A dairy-free diet can help prevent heart disease, as about two-thirds of the fat in dairy products is artery-clogging saturated fat. In particular, hard cheeses (such as cheddar, Swiss, and provolone), ice cream, sour cream, whipped cream, coffee cream, and whole milk are exceptionally high in saturated fat. Premium brands of ice cream are, in general, loaded with saturated fat. Eat them seldom — or never.

Even so-called low-fat dairy products are high in saturated fat. For example, low-fat or 2-percent milk gets 25 percent of its calories from fat, most of which is saturated fat. That’s too much saturated fat for most people. Skim or 1/2-percent milk are the only forms of cow’s milk recommended in general for people who drink it, including everyone older than 1 year of age.

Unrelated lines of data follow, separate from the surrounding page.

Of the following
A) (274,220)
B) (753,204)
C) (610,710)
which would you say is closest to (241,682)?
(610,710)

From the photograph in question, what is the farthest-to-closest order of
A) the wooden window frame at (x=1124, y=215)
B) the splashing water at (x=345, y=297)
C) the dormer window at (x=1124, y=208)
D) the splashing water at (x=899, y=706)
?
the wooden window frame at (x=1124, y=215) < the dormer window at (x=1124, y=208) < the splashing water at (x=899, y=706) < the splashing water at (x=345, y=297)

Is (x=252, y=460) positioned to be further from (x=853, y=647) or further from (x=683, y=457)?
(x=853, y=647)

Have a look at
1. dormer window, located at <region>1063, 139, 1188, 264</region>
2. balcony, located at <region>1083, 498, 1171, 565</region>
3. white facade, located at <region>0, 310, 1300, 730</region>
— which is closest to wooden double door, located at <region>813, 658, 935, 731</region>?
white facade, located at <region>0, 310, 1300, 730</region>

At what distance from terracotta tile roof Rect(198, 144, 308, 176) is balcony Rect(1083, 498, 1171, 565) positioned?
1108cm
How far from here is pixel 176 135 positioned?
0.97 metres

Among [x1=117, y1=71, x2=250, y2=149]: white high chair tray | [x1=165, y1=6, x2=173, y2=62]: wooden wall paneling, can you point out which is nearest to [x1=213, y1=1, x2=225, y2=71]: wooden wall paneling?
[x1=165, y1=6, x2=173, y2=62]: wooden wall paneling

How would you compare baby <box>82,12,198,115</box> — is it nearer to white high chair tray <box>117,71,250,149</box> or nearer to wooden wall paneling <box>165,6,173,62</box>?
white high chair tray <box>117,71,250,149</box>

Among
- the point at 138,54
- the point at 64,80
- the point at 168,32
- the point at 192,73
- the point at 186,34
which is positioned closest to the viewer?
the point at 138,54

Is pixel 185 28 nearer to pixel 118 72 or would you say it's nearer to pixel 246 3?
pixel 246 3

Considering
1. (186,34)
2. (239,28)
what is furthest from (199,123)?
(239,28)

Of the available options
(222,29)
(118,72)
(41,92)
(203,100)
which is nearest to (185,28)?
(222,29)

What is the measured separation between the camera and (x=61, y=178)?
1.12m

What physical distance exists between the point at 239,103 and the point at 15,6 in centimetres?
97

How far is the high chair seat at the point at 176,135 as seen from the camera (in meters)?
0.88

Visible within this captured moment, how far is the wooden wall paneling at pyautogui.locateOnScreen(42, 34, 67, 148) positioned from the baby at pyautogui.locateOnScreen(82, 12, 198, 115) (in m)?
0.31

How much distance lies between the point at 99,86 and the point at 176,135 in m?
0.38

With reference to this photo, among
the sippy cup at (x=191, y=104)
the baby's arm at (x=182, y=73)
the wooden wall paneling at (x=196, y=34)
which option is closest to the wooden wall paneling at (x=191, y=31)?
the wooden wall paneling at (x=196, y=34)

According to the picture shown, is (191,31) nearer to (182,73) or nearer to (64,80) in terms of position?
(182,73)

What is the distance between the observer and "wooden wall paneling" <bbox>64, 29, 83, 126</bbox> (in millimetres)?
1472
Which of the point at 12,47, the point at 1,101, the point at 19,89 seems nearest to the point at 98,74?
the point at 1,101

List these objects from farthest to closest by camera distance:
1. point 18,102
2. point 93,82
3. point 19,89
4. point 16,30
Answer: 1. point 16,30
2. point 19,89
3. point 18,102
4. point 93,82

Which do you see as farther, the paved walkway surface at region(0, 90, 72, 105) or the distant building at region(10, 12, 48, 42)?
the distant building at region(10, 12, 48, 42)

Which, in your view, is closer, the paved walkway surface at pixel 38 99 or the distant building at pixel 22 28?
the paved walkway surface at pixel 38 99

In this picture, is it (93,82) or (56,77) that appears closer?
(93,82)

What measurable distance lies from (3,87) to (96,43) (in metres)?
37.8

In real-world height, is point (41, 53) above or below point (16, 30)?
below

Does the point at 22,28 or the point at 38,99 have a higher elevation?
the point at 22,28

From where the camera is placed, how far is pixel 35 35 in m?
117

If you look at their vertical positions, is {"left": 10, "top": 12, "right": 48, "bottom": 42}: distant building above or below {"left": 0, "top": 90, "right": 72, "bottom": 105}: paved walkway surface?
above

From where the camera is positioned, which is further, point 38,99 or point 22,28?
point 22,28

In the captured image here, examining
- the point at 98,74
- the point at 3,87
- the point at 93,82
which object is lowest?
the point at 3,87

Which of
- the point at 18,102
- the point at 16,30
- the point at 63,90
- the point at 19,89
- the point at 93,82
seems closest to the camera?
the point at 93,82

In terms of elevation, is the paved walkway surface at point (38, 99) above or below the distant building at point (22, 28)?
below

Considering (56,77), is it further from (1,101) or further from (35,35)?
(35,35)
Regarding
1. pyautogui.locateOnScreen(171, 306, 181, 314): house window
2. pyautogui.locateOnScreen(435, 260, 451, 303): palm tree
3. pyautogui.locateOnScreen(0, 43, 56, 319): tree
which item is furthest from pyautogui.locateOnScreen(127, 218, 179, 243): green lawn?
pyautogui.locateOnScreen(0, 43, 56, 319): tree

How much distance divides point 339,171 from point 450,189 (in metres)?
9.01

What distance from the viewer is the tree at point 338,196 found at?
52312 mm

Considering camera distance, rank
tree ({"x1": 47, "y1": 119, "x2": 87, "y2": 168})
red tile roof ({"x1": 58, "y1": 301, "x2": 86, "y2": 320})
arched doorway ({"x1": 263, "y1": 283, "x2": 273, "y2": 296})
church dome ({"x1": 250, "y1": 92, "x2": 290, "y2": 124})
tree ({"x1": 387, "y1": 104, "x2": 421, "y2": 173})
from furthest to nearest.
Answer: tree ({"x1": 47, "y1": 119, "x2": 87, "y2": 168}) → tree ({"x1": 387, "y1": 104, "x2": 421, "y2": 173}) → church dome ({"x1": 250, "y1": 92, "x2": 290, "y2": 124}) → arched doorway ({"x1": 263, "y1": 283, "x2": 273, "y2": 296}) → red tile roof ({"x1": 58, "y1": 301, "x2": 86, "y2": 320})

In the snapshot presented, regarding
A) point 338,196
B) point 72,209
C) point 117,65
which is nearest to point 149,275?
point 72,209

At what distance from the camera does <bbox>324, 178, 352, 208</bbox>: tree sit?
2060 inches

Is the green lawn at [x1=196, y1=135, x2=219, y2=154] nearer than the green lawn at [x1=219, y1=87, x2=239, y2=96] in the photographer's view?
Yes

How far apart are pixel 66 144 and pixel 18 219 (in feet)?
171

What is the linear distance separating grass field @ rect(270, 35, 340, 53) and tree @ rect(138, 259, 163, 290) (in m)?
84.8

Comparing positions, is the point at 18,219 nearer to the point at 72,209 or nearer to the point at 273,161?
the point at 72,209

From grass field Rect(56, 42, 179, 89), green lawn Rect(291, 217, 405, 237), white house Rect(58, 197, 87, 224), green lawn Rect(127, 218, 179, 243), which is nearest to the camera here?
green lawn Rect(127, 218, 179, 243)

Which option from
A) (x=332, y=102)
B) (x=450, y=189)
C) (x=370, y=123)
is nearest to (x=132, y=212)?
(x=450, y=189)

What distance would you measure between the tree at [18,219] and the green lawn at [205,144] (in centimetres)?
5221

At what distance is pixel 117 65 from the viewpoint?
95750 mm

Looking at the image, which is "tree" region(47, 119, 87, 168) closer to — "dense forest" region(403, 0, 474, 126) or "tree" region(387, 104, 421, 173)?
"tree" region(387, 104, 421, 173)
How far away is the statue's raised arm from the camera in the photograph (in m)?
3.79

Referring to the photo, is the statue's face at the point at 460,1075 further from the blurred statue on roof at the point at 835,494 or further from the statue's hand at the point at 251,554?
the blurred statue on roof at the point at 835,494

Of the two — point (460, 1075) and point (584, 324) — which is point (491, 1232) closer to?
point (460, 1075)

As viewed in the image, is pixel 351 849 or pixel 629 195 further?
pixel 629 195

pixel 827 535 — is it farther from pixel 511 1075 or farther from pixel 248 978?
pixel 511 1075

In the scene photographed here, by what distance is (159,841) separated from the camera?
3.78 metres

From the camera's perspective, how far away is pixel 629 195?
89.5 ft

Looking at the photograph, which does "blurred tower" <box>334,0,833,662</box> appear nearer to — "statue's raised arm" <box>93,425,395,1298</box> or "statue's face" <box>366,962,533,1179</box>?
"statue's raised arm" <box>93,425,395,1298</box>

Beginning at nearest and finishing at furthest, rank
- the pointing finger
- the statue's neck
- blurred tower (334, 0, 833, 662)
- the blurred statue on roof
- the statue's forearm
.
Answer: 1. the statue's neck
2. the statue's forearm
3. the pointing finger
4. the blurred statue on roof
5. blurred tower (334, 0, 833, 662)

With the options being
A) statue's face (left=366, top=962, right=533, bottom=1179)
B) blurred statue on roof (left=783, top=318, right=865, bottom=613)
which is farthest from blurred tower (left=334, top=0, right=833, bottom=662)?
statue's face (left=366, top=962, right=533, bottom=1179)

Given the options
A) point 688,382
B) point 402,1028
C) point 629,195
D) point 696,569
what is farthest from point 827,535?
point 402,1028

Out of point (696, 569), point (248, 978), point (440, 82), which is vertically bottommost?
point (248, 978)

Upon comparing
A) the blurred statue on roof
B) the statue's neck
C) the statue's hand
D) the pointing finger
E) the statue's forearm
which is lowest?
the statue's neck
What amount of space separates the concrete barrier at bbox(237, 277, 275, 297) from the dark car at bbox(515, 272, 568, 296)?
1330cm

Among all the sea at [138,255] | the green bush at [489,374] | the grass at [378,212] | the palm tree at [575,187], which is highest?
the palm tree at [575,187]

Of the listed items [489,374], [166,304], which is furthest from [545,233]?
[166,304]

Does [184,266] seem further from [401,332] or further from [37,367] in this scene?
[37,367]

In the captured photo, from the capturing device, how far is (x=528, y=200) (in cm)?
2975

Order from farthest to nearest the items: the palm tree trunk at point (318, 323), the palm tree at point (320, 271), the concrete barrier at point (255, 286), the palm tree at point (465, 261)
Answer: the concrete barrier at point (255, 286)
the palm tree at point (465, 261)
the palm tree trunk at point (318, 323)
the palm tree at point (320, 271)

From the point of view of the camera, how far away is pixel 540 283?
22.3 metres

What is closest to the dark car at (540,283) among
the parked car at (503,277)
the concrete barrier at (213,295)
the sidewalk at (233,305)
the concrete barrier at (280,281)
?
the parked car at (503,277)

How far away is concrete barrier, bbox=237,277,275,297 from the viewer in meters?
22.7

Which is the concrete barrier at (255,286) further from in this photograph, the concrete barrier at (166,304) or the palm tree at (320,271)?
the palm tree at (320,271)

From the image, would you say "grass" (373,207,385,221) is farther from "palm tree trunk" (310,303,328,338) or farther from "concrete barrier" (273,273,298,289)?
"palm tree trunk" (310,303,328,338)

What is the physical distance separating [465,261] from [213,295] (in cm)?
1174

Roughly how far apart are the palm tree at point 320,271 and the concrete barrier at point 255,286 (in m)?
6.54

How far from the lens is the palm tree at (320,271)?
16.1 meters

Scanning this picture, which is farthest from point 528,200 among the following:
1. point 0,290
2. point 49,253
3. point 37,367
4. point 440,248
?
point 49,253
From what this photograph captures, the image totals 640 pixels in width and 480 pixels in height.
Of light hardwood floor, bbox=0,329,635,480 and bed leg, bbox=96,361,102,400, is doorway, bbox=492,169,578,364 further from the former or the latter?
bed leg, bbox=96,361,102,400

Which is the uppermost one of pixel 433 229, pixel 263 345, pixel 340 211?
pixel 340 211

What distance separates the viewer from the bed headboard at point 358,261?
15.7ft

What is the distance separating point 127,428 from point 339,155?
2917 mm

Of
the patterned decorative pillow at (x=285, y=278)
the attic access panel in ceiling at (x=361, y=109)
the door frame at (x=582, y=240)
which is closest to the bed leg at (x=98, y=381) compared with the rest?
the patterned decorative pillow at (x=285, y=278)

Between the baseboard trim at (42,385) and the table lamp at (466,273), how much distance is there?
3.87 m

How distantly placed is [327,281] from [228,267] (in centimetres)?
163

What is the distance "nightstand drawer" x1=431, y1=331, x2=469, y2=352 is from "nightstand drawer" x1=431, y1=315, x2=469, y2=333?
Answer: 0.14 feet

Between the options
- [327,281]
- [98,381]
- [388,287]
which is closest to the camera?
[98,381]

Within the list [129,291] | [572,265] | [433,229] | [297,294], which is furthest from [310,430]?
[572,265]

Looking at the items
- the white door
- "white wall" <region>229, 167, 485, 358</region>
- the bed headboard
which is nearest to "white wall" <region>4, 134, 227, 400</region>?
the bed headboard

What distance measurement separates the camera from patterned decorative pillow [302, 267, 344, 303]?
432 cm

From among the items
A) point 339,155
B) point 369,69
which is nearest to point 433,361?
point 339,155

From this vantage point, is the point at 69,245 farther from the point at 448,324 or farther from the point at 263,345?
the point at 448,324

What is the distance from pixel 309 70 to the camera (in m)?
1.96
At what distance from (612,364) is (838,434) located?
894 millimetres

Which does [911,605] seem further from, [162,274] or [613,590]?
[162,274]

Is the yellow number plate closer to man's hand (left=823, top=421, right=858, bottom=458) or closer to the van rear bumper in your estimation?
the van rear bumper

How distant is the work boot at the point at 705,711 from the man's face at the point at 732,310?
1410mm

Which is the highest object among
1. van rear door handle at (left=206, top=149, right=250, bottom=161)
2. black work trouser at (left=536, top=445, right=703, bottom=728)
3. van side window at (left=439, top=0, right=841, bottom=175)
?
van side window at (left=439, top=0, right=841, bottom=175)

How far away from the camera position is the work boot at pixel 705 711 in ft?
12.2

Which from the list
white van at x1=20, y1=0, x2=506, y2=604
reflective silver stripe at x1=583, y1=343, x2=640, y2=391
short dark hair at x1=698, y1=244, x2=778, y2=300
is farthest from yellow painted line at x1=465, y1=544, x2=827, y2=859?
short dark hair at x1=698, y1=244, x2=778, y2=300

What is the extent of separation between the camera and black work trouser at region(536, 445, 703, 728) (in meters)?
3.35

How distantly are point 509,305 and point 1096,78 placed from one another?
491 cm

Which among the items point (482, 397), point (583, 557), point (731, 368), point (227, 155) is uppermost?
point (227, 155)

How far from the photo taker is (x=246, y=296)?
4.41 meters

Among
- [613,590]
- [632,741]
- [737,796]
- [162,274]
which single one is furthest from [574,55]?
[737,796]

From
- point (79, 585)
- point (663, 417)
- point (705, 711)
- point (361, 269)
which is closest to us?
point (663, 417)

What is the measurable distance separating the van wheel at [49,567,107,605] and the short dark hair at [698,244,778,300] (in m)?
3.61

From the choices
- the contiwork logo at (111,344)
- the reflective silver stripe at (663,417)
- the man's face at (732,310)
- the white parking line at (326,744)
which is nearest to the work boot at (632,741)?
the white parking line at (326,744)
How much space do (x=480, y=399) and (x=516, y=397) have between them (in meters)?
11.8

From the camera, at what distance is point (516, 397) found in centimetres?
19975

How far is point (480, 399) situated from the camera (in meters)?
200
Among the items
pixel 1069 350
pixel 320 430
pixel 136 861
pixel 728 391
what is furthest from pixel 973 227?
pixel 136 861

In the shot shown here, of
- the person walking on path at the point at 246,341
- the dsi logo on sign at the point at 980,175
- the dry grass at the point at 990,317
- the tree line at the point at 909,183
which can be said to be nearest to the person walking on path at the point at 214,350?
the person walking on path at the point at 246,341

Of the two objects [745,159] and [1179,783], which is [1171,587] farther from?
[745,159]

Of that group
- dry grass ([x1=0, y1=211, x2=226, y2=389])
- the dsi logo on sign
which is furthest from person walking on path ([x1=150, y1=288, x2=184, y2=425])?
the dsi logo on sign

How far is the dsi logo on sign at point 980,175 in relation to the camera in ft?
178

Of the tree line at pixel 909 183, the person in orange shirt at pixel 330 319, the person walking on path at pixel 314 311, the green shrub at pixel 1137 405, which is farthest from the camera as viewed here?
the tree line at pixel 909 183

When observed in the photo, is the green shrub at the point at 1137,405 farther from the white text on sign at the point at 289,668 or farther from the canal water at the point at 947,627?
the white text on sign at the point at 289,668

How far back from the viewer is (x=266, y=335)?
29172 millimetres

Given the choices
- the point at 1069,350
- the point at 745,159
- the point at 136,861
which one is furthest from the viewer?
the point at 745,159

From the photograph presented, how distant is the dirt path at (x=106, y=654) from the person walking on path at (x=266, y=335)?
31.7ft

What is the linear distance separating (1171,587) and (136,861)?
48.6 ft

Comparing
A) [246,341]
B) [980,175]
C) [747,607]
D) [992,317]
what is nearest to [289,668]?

Heart disease is the leading killer of both men and women, so it makes a whole lot of sense to do what you can to minimize your risk. Although you can’t eliminate all risk factors in life — such as your genetic background — you can focus on what you do have power to control. Your lifestyle is a major factor in determining heart health, and diet is an important component of that. That’s where dairy comes in.

The only way to avoid getting too much saturated fat from dairy products is to choose only nonfat varieties or to use dairy products like cheese and sour cream sparingly — like a condiment. Or, even better, just go dairy-free. Avoiding dairy products is a good way of reducing your risk of coronary artery disease and stroke.